Friday, April 01, 2005

"battre la chamade", vive le printemps!


les amoureux qui se bécotent sur les bancs publics, bancs publics, ... Posted by Hello


Oups !!
Une semaine sans poster, c’est impardonnable, je le sais et j’essaierai de ne pas renouveler la chose. Heureusement, certaines personnes, très attentionnées et que je ne nommerai pas, avait courageusement et surtout très avantageusement, repris ce flambeau mis en veilleuse momentanée.
J’ai choisi l’expression d’aujourd’hui car elle est dans l’air du temps, nous venons de rentrer dans une saison propice aux amours naissants, ceux là même qui déclenchent des émotions aptes à faire « battre la chamade » à nos cœurs. Bien sûr, d’autres sensations peuvent déclencher ce phénomène, comme la peur ou l’affolement, mais je préfère de loin évoquer la première raison.
Venons en maintenant à l’explication de cette locution basée sur des pratiques militaires.
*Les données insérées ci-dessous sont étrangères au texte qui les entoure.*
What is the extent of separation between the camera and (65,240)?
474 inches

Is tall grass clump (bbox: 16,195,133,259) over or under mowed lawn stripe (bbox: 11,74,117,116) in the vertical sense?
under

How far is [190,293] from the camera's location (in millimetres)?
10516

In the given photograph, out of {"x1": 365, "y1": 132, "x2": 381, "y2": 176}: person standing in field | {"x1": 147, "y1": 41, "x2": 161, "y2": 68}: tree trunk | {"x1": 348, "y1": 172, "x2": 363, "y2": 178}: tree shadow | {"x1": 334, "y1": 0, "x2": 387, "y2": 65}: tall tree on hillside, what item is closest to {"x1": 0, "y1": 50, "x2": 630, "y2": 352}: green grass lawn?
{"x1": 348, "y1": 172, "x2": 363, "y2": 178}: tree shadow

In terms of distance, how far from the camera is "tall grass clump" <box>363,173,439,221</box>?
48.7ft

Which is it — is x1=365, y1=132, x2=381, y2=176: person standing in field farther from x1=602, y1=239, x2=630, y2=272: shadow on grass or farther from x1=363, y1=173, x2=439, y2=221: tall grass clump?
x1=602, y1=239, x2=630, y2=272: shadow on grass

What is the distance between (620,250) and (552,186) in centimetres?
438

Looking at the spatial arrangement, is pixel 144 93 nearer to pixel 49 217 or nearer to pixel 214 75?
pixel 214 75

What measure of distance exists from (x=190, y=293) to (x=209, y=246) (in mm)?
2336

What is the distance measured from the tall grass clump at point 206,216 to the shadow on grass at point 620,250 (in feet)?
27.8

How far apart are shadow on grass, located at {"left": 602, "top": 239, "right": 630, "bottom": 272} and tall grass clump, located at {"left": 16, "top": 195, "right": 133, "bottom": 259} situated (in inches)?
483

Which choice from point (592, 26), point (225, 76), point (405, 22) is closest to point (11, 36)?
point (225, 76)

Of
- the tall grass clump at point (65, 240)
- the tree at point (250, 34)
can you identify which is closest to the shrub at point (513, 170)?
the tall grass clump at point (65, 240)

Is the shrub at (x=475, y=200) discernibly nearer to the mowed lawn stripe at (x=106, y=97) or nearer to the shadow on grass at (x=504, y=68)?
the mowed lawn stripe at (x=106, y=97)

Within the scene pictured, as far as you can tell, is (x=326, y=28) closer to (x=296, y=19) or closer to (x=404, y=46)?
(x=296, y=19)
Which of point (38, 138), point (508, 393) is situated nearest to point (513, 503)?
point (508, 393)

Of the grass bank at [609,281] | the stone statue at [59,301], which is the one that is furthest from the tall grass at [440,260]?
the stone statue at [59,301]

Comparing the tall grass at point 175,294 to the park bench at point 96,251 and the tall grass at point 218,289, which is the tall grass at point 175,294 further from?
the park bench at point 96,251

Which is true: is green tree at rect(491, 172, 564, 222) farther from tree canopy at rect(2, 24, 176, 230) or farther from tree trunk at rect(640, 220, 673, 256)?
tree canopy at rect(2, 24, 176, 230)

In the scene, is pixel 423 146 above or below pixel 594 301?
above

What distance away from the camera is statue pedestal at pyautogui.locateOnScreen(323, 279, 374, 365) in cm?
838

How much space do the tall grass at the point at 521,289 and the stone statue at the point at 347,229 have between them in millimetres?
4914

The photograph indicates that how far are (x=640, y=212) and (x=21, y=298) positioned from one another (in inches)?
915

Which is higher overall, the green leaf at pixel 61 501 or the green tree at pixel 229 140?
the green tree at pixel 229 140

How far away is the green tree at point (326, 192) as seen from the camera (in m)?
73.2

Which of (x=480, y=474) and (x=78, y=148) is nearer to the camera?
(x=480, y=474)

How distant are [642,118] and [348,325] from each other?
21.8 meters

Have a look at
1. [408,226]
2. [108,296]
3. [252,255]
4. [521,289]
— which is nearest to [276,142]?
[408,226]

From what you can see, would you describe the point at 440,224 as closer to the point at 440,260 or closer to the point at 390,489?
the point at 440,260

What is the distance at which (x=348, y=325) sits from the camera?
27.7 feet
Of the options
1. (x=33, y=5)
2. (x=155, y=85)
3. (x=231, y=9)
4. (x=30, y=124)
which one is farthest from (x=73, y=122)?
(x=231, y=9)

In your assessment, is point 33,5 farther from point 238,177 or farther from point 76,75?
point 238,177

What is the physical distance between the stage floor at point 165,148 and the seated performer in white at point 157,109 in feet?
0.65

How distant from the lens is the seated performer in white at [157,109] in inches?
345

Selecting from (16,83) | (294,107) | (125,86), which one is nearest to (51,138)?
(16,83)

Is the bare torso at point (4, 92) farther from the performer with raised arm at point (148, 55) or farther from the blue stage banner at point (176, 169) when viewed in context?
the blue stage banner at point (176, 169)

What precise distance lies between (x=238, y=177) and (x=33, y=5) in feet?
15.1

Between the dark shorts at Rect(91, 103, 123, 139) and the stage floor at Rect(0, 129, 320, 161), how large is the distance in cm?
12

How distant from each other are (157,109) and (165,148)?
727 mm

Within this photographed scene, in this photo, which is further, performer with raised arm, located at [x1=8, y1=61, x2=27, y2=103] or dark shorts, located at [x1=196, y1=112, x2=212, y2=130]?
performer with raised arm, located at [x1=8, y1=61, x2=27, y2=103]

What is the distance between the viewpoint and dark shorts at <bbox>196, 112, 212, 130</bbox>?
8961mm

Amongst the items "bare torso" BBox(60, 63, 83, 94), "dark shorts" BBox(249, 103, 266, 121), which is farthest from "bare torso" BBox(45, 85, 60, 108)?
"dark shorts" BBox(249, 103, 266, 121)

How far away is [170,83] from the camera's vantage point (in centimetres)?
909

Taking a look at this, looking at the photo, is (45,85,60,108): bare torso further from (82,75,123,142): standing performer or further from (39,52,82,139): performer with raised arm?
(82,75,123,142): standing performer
Je vous vois venir avec des propos graveleux et suis obligé de vous détromper derechef, je veux parler ici de leur côté artistique et notamment de leur goût prononcé pour la musique. Lorsque une armée capitule, tout le monde a en tête l’image du drapeau blanc agité frénétiquement par un pauvre type qui se demande si l’étoffe est suffisamment visible et sans équivoque pour ne pas être prise pour une arme dangereuse. Imaginez maintenant une armée assiégée dans une forteresse ou un château pendant plusieurs semaines, voire plusieurs mois, vous devinez aisément que la moindre parcelle de tissu a été utilisé et qu’il est difficile de confectionner l’immaculé drapeau qui permettra de stopper les combats. Il restait alors aux capitulants, pour faire connaitre leurs intentions, la possibilité de faire sonner les trompettes ou de faire battre les tambours pour annoncer l’intention de se rendre, cette action était appelée la chamade. L’image du roulement de tambours est resté pour désigner ce cœur qui bat, s’affole, succombe et capitule devant les charmes de l’élu(e). Vous ne vous attendiez pas à ce bref mais intense moment poétique, et bien moi non plus d’ailleurs, je n’y suis pas habitué et je vais, de ce pas, me remettre de ces émotions.
Je suis certain que vous écouterez dorénavant d’une autre oreille ces superbes compositions musicales dont seules les meilleures fanfares de l’armée sont capables d’extraire toute la sensibilité.

2 Comments:

Blogger julie70 said...

Tes récits sont innoubliables et vaut le coup que je vais une semaine entière sans rien trouver, puis boum, le voilà.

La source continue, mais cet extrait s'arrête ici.